Эн’карал упал набок, бешено лягаясь, прорезая когтями целые борозды на бедре Жемчужины. Он придавил зверя к почве. Судороги утихли, вскоре эн’карал замер изломанной грудой.
Жемчужина медленно встал, обошел труп. Рывок, хруст и лязг провисшей цепи… Демон поднял голову, смотря на приближающуюся фигуру. — Я чем-то его разозлил, Драконус?
Мужчина поморщился, поудобнее кладя цепь на плечо, и ответил не сразу: — Нет, Жемчужина. Его взяло безумие, вот и всё. Ты оказался рядом.
— О, — сказал Жемчужина. Потом демон вздохнул: — Тогда хорошо, что ему не попался кто-либо поменьше.
— Можешь продолжать, Жемчужина?
— Могу. Спасибо, что спросил.
— Кажется мне, что уже недолго.
— Уже недолго, — согласился Жемчужина. — А потом?
— Ну, мы ведь увидим?
— Да, точно. Драконус?
— Жемчужина?
— Думаю, я буду рад концу. Слишком ужасно так говорить?

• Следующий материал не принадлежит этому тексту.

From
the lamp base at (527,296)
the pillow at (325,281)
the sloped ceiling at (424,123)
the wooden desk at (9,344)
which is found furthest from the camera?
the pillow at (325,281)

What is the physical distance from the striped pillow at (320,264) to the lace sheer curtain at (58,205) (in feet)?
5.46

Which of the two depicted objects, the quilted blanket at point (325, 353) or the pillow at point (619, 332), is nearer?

Мужчина покачал головой. По лицу казалось, что его мучит боль. — Нет, друг мой, нет.
Половину неба занимали теперь клубящиеся серебряные тучи бури. Гром прокатывался от горизонта до горизонта, сама земля позади вздымалась ввысь, уничтожалась — мир обрел край, неровный, словно утес, и утес этот приближается, от него отпадают большие куски, и яростная бездна одну за одной глотает валящиеся колонны.
Драконусу пришло в голову, что каждый из них, по видимости одинокий, скованный собственной цепью, наконец вынужден соединиться с остальными.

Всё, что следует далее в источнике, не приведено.